Chroniques 2025 \ Ce que prend la mer de Manon Fargetton

Portrait(s) de famille(s) : “Ce que prend” la mer de Manon Fargetton, paru ce 21 août 2025 aux éditions Héloïse d’Ormesson.

Le pitch : Violoncelliste de renom, Térence habite une cabane posée sur une dune qui menace de s’écrouler. Alors qu’il est hospitalisé, sa fille, Maxine, découvre dans un tiroir une série de Polaroïds mystérieux, témoins d’une correspondance de près de cinquante ans. Ces clichés la bousculent, et grâce aux indices qu’elle identifie, elle part à la recherche de la photographe sur une petite île écossaise. En fouillant cette terre et les mémoires de ses habitants farouches, c’est un adolescent de dix-sept ans qu’elle rencontre, débarqué sur ce bout du monde pour disparaître. Un adolescent devenu ce père lointain qu’elle voudrait connaître. Car cette île, il l’a inscrite dans leur chair, et elle repartira avec des réponses qu’elle n’attendait pas.
À qui appartiennent les histoires ? À ceux qui les vivent ? À celles qui les racontent ? Ce que prend la mer est le roman d’une transmission avortée, d’un silence qui vient abîmer les êtres jusqu’à ce qu’il soit enfin brisé. Raconter et sublimer le secret décelé pour ne plus jamais vivre empêché. Une ode à la liberté de choisir la voie à emprunter.

### Consigne 1:
Relevez toutes les phrases interrogatives de l'extrait.
### Consigne 2:
Recopiez l'extrait, depuis « À qui appartiennent » jusqu'à « voie à emprunter. ».
### Consigne 3:
Poursuivez l'extrait consacré au roman Ce que prend la mer à partir de sa dernière phrase.

### Lignes fournies:
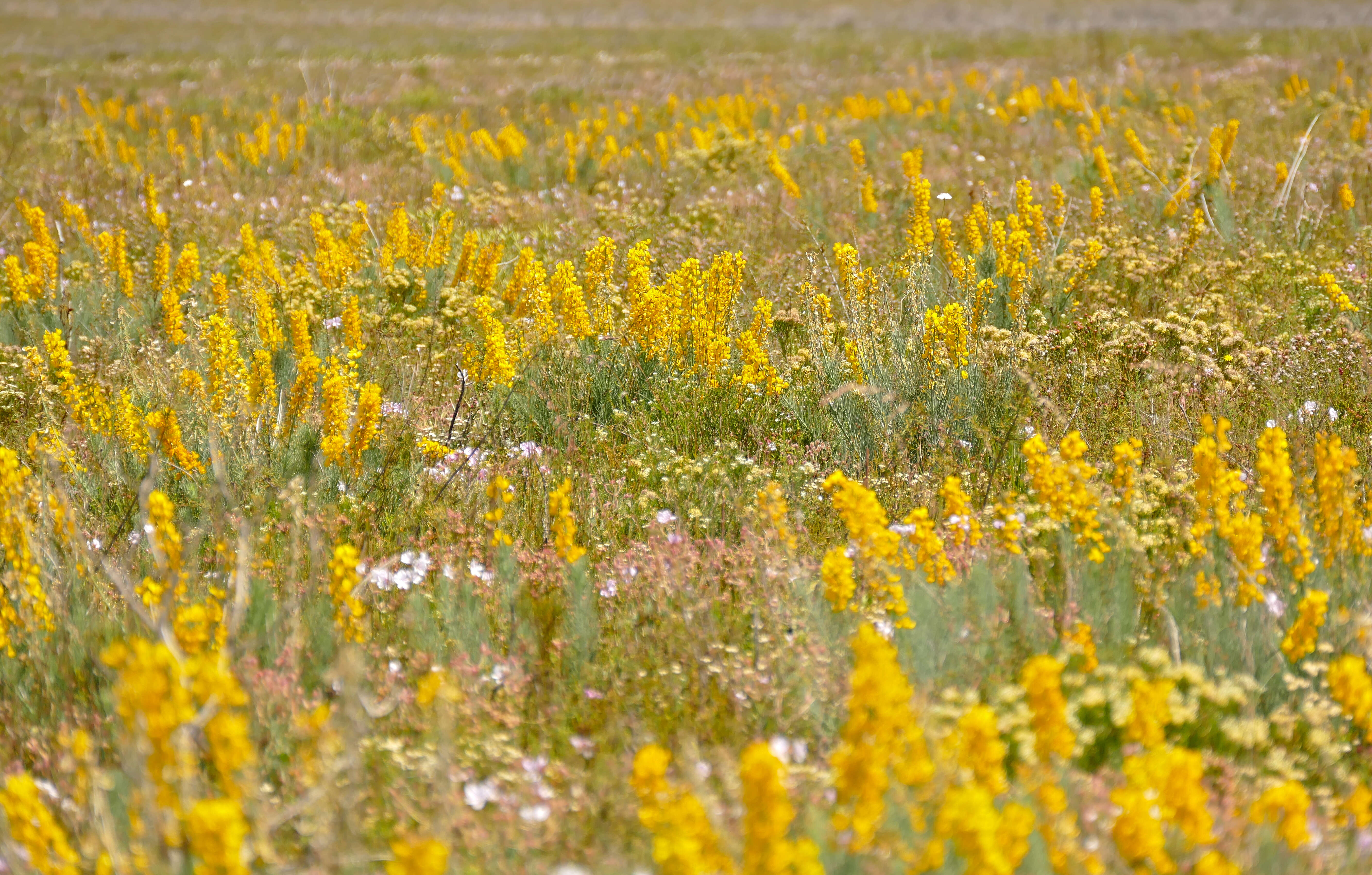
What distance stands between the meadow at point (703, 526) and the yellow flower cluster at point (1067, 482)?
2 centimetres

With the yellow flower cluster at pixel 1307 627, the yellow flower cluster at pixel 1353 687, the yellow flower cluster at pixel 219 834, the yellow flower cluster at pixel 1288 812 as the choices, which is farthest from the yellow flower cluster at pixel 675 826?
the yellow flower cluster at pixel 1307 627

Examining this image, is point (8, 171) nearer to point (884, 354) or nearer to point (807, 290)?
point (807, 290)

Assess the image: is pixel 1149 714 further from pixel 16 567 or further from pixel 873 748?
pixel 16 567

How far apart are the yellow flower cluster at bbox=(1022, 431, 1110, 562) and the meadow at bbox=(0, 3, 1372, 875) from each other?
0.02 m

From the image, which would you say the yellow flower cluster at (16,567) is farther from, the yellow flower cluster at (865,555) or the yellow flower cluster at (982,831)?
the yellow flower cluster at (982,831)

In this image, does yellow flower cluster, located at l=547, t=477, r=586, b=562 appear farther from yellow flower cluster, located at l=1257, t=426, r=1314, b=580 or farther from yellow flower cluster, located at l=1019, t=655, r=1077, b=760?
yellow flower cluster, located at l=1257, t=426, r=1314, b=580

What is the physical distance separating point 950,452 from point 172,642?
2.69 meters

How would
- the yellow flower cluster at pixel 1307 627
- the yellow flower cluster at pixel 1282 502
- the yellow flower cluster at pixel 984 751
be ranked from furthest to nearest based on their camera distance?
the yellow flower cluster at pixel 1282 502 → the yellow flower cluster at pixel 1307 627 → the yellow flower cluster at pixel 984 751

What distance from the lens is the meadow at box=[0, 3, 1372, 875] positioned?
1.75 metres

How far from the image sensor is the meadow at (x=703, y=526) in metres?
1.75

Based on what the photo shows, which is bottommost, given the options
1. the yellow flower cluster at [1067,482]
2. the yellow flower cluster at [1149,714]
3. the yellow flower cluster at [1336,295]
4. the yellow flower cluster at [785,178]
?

### Réponse 1:
À qui appartiennent les histoires ?
À ceux qui les vivent ?
À celles qui les racontent ?

### Réponse 2:
À qui appartiennent les histoires ? À ceux qui les vivent ? À celles qui les racontent ? Ce que prend la mer est le roman d’une transmission avortée, d’un silence qui vient abîmer les êtres jusqu’à ce qu’il soit enfin brisé. Raconter et sublimer le secret décelé pour ne plus jamais vivre empêché. Une ode à la liberté de choisir la voie à emprunter.

### Réponse 3:
Fervente lectrice des éditions Héloïse d’Ormesson, c’est toujours avec plaisir et intérêt que je lorgne sur leurs nouvelles parutions, assurée que je passerai un excellent moment de lecture en compagnie du romancier, peu importe le moment de l’année. Pour cette rentrée littéraire, j’ai jeté mon dévolu sur ce nouveau roman de Manon Fargetton, dont j’apprécie beaucoup l’écriture, et je remercie la maison d’édition pour sa confiance renouvelée.

C’est au bord de l’océan que je vous confie mon avis sur “Ce que prend la mer“. Un élément aussi important que le reste du décor, de cette vieille cabane du bout du monde dangereusement posée sur une dune fragilisée, jusqu’à cette petite île écossaise d’une grande beauté tout en conservant sa nature sauvage. Les paysages sont remarquablement retranscrits, apporte une dimension dépaysante et vivifiante à l’ensemble du récit… C’est magnifique, à l’instar de l’intrigue qui y prend place.
En dépit de relations plus que distendues, Maxine accourt au chevet de son vieux père, musicien renommé, lorsque celui-ci se retrouve hospitalisé, fortement diminué à la suite d’un AVC. Déjà taiseux, celui-ci s’est désormais muré dans le silence. Pourtant la vie continue et la cabane doit être vidée, pour éviter aux souvenirs qu’elle contient de disparaître avec elle à la prochaine tempête. C’est dans ce cadre que la jeune vidéaste en ligne fait la curieuse découverte d’une “correspondance” pour le moins atypique, la poussant à remonter dans le passé de son père et retisser sa propre histoire pour le “rencontrer” vraiment.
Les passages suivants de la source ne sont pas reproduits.